1) How long did it take to create this page?

From concept to design to implementation, we had 4 staff members in two departments working on it for about a week on and off. It wasn’t terribly labor intensive, just took some initiative and coordination to get it done. It started as one of those “Hey, we should make a page where all the campus twitter accounts are listed so people can find organizations they might want to follow.” Next thing we knew, we were working on a design and had the basic site up quickly. After the site went live, we began getting requests from other universities for the code, so we decided to package it up and distribute it.

2) What kind of traffic do you get on this page? Have you seen an increase in followers for the NC state Twitter accounts?

The page itself doesn’t get an overwhelming amount of traffic yet.
It’s had more than 5,000 visits so far, which is pretty good considering we’ve only advertised on Twitter and Facebook. The site isn’t linked prominently from the main university site yet, but we’re planning to promote it much more on the university home page and throughout the Web presence very soon.

The RSS feed of all the tweets probably gets the most activity because it allows people to stay up with real-time happenings on campus from all the twitter feeds and don’t have to actually follow all the accounts. That feed is part of our growing mobile site as well.

The real result is looking at the number of followers from the accounts listed on the page. The page has provided a great resource to put users in touch with on-campus groups and increase their relevant followers (not just spam). Our campus news account (@NCStateNews) now has more than 1,500 followers. It was closer to 1,000 before the site launched just over a month ago.

We should also note that putting this aggregate together has encouraged other organizations to start using twitter.

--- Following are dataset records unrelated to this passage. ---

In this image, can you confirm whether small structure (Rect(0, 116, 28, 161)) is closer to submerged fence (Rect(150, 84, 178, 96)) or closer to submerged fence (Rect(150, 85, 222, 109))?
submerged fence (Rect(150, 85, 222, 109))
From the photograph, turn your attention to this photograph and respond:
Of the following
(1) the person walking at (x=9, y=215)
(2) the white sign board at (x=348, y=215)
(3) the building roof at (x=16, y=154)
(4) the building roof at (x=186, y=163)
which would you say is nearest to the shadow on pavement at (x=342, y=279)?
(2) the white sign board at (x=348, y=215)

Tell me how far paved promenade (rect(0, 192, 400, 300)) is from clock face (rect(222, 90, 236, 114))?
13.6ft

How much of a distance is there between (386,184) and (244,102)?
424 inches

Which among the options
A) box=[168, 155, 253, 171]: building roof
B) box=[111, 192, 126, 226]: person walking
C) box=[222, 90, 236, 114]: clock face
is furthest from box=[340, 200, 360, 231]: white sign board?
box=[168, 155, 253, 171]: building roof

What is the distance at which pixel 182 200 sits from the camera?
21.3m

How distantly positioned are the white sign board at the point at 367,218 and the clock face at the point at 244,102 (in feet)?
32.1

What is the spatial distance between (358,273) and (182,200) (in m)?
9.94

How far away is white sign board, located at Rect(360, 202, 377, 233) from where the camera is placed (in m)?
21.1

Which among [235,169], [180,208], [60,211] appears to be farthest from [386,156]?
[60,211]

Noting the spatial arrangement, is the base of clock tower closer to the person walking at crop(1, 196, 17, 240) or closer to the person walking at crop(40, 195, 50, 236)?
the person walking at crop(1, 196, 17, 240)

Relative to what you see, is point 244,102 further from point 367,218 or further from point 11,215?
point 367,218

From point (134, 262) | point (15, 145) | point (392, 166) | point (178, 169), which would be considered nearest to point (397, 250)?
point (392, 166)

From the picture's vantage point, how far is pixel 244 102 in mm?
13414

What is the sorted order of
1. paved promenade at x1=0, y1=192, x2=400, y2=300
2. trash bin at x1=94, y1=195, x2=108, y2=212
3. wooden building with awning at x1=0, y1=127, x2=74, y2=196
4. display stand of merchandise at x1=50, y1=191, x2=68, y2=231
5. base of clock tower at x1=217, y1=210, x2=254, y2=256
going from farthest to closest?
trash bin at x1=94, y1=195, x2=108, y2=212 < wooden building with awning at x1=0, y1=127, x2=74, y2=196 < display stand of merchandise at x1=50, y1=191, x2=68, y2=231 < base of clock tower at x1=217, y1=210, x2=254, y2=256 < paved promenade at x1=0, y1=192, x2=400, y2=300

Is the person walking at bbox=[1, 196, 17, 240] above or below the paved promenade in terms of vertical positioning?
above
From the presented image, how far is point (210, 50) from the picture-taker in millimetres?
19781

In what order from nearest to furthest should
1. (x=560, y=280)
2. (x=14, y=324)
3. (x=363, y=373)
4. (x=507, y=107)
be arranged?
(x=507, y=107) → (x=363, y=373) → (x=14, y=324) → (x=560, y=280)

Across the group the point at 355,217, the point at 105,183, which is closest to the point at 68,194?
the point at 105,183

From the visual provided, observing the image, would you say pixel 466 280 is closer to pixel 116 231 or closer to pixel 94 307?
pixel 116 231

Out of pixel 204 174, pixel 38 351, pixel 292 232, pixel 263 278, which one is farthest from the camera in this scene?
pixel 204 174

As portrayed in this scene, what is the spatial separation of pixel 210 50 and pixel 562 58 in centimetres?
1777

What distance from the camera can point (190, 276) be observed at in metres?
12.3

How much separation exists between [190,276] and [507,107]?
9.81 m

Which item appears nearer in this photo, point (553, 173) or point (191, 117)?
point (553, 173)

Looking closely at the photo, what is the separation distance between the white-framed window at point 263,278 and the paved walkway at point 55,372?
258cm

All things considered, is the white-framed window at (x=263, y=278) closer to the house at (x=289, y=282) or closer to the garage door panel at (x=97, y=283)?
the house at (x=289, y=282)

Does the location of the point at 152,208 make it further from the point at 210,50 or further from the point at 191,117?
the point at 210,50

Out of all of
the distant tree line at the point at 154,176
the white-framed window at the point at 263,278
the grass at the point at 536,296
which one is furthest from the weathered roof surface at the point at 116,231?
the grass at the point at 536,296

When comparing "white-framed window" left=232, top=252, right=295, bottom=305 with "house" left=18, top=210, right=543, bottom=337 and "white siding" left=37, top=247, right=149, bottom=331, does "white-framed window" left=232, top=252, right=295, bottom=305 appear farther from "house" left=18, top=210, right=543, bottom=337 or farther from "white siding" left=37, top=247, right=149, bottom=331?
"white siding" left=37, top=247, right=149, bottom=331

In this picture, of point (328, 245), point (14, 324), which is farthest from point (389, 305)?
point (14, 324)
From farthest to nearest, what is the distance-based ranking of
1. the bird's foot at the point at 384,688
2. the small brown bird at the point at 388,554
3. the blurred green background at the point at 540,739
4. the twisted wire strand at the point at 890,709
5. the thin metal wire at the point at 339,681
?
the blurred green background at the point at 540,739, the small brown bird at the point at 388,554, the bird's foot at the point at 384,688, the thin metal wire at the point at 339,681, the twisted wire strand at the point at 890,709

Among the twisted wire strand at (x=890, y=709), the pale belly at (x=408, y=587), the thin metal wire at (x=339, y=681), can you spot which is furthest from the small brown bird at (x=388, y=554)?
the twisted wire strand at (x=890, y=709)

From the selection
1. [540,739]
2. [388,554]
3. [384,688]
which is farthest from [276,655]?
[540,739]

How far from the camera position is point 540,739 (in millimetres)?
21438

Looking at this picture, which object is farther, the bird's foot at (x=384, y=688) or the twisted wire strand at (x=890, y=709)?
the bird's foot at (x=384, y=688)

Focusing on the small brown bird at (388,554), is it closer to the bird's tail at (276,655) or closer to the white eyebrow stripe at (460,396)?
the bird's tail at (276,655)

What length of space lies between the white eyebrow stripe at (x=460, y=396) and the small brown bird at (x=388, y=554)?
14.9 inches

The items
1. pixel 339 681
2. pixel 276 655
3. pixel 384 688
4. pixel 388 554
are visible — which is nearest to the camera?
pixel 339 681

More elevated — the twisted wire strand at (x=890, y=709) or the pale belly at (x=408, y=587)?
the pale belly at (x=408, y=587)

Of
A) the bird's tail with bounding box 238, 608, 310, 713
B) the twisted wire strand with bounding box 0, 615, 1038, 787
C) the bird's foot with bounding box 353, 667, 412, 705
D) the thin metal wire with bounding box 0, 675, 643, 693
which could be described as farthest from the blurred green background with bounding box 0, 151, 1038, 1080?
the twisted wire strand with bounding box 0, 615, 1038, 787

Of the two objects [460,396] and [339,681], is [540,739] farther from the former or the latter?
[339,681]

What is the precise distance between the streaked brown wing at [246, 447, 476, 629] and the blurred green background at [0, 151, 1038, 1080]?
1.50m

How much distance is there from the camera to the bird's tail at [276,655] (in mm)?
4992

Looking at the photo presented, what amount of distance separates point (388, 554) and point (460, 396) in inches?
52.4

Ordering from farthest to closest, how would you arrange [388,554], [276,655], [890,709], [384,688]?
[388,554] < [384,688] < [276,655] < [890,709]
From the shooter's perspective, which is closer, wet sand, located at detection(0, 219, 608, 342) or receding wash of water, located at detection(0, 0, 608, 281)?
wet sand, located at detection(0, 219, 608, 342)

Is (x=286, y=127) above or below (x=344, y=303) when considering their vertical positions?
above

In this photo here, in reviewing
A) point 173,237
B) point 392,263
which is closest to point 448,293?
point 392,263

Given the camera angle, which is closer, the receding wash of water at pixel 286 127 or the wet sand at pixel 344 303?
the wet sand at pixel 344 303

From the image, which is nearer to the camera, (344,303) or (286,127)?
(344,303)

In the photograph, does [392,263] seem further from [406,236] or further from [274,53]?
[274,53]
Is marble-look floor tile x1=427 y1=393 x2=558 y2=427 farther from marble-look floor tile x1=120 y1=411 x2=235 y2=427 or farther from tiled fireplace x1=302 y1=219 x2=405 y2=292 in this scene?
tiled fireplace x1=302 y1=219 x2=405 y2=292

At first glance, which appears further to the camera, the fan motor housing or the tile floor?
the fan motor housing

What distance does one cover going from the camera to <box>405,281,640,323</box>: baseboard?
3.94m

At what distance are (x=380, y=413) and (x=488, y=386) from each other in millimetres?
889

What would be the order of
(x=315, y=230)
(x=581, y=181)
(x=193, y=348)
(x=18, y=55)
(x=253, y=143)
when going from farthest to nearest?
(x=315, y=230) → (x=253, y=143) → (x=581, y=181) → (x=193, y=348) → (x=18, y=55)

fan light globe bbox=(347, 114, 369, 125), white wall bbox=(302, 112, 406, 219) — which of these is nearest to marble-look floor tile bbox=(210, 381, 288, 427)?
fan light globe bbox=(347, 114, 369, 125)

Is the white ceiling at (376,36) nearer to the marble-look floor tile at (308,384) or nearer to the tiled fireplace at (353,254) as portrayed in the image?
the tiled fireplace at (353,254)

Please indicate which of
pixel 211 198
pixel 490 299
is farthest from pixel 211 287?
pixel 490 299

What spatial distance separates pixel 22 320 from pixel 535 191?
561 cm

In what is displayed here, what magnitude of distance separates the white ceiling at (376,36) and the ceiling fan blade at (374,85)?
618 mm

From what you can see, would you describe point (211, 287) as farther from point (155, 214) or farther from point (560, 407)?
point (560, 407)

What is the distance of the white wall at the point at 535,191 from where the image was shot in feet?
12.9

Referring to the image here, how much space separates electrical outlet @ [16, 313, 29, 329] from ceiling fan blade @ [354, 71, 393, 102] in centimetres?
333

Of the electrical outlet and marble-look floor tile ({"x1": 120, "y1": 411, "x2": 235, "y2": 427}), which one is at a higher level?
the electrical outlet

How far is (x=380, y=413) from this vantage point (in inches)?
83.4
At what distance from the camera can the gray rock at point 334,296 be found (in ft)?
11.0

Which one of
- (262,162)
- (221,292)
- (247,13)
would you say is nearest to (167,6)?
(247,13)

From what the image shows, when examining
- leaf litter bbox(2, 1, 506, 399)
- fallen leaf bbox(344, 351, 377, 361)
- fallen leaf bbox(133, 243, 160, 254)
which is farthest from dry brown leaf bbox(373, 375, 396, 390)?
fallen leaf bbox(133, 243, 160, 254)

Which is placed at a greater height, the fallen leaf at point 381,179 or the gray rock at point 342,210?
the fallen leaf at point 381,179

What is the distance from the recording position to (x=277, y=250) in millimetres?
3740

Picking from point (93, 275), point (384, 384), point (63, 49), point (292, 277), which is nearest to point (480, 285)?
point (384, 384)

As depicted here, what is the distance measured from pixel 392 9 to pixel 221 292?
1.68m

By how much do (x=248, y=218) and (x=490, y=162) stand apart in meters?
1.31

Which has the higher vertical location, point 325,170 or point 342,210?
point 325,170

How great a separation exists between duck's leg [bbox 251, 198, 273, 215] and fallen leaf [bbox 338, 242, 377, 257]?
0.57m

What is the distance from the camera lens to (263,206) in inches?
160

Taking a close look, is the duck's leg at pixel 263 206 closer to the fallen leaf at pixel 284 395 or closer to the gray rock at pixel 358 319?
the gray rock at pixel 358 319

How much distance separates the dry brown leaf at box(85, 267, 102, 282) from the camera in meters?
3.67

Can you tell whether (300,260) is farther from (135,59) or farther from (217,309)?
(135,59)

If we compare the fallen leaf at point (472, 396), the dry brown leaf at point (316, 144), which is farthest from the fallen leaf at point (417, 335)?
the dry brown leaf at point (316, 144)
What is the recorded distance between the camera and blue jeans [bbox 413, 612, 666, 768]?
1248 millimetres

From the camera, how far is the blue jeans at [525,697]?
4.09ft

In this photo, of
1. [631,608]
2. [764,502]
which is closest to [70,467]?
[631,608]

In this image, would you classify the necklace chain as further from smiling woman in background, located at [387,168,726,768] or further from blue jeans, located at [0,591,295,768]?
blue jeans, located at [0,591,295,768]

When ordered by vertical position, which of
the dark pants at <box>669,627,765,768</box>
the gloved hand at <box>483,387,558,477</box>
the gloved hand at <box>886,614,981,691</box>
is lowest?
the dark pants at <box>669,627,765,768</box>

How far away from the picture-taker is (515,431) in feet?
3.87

We now have over 60 organizations using Twitter for all kinds of communications.
The site takes all of those feeds, puts them in a simple context, and gives a great sense of what’s happening at NC State right now.

3) What are the technical requirements to run your code for this page?

The code is based on PHP 5 and uses the Twitter API wrapper provided by the Zend Framework. No internal database is used at all. The accounts and tweets all come directly from the twitter API.

3 Responses

  1. This is terrific! Thanks, NC State! And thanks, Karine, for blogging about it.

  2. Gil Rogers says:

    Thanks NC State!!!

  3. Wow, this is wonderful! Thanks so much for sharing this – I’m sending it to our web editor immediately. Great work, Jason and NC State.